开发者

How to reference captures in bash regex replacement

开发者 https://www.devze.com 2023-02-24 09:47 出处:网络
How can I include the regex match in the replacement expression in BASH? Non-working example: #!/bin/开发者_Python百科bash

How can I include the regex match in the replacement expression in BASH?

Non-working example:

#!/bin/开发者_Python百科bash
name=joshua
echo ${name//[oa]/X\1}

I expect to output jXoshuXa with \1 being replaced by the matched character.

This doesn't actually work though and outputs jX1shuX1 instead.

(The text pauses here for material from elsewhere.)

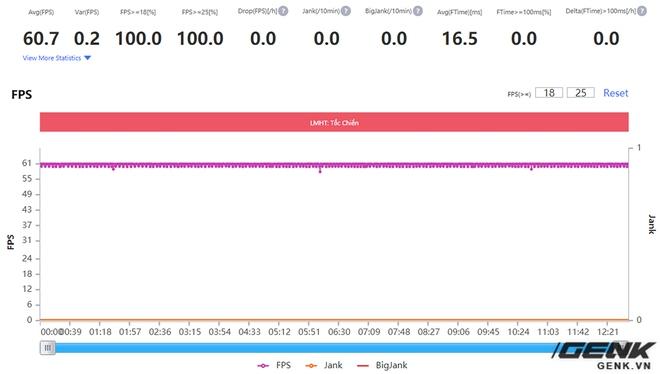 Đánh giá hiệu năng gaming trên Realme X7 Pro: Dimensity 1000+ cũng mạnh đấy, nhưng liệu đã bắt kịp được Qualcomm? - Ảnh 9.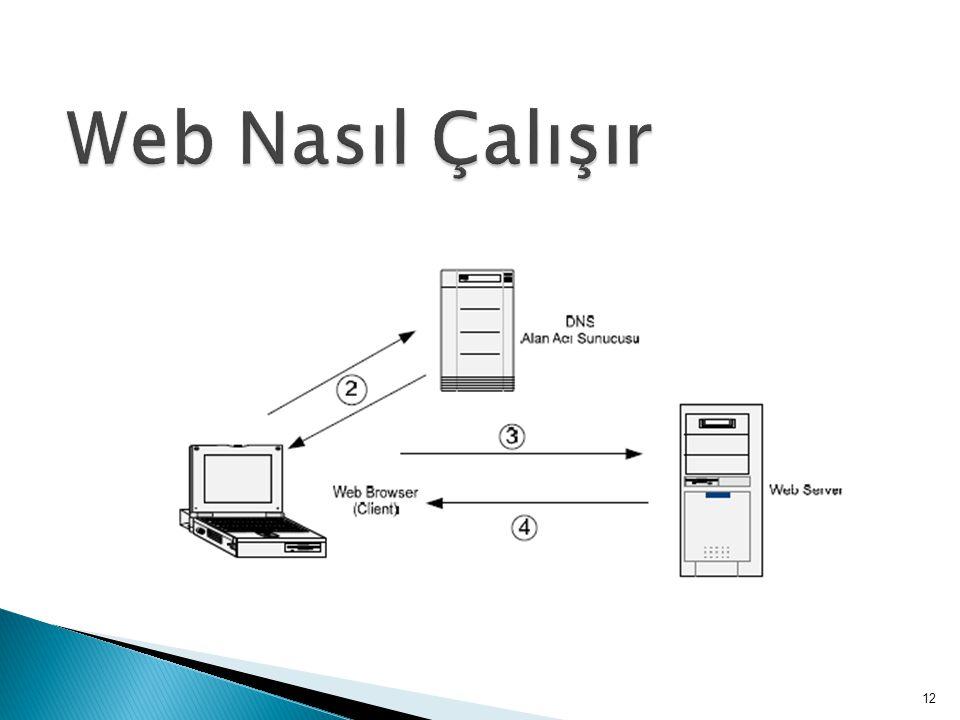 Web Nasıl Çalışır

Perhaps not as intuitive as sed and arguably quite obscure but in the spirit of completeness, while BASH will probably never support capture variables in replace (at least not in the usual fashion as parenthesis are used for extended pattern matching), but it is still possible to capture a pattern when testing with the binary operator =~ to produce an array of matches called BASH_REMATCH.

Making the following example possible:

#!/bin/bash
name='joshua'
[[ $name =~ ([ao].*)([oa]) ]] && \
    echo ${name/$BASH_REMATCH/X${BASH_REMATCH[1]}X${BASH_REMATCH[2]}}

The conditional match of the regular expression ([ao].*)([oa]) captures the following values to $BASH_REMATCH:

$ echo ${BASH_REMATCH[*]}
oshua oshu a

If found we use the ${parameter/pattern/string} expansion to search for the pattern oshua in parameter with value joshua and replace it with the combined string Xoshu and Xa. However this only works for our example string because we know what to expect.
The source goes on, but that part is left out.